MetalMagnum - 1 year ago 138
C++ Question

# C++ Instantiate 2D Vector inside Struct with default values

Using C++11, I initially had a 2d vector of the following form with default values:

``````vector<vector<int>> upper({{1,2,3,4,5,6},{7,8,9,10,11,-1},{12,13,14,15,-1,-1},{16,17,18,-1,-1,-1},{19,20,-1,-1,-1,-1},{21,-1,-1,-1,-1,-1}});
vector<vector<int>> lower({{0,0,0,0,0,0},{0,0,0,0,0,-1},{0,0,0,0,-1,-1},{0,0,0,-1,-1,-1},{0,0,-1,-1,-1,-1},{0,-1,-1,-1,-1,-1}});
``````

This represented the upper and lower component of a puzzle I'm trying to solve. Now I want to modify my program such that these vectors are declared inside a struct, but I'm not sure how to do this and give the 2d vectors default values.
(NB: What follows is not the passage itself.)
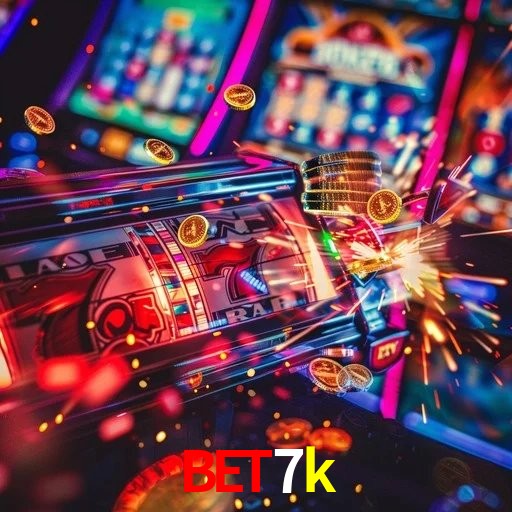 Interface do App bet7k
This is what I have at the moment:

``````struct BoardState{
vector<int> row;
vector<vector<int>> upper;
vector<vector<int>> lower;

BoardState() : row(6,0), upper(6,row), lower(6,row) {};
};
``````

But it causes a seg fault when I try to access what's inside, using:

``````#include <iostream>
#include <vector>
#include <stdlib.h>

BoardState *board;
int main(){
using namespace std;
...
for(int i=0; i<6; i++){
for(int j=0; j<6; j++){
cout << board->upper[i][j] << " ";
}
cout << endl;
}

}
``````

How do I give default values to a 2d vector inside a struct? Thanks.

I'm not sure how to do this and give the 2d vectors default values.
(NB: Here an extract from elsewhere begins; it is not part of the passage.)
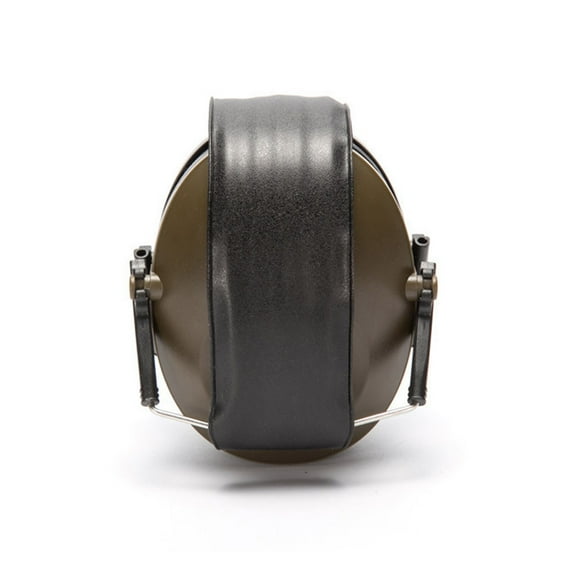 Noise Canceling Electronic Ear Muffs Protection Hunting Sport Tactical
Exactly as outside the struct

``````#include <vector>
#include <iostream>

struct BoardState
{
std::vector<std::vector<int>> upper{{1,2,3,4,5,6},{7,8,9,10,11,-1},
{12,13,14,15,-1,-1},{16,17,18,-1,-1,-1},
{19,20,-1,-1,-1,-1},{21,-1,-1,-1,-1,-1}};
std::vector<std::vector<int>> lower{{0,0,0,0,0,0},{0,0,0,0,0,-1},
{0,0,0,0,-1,-1},{0,0,0,-1,-1,-1},
{0,0,-1,-1,-1,-1},{0,-1,-1,-1,-1,-1}};
std::vector<int> row;

BoardState()
{ }
};

int main()
{
BoardState bs;

std::cout << bs.upper[3][1] << std::endl;   // print 17
}
``````

or

``````struct BoardState
{
std::vector<int> row {6, 0};
std::vector<std::vector<int>> upper {6, row};
std::vector<std::vector<int>> lower {6, row};

BoardState()
{ }
};
``````

(in this case, print `0`).

Thake in count that, as explained by ArchbishopOfBanterbury and Petter, member are initialized in the order they are declared; so, if you want to initialize `upper` and `lower` using `row`, you have to declare `row` before.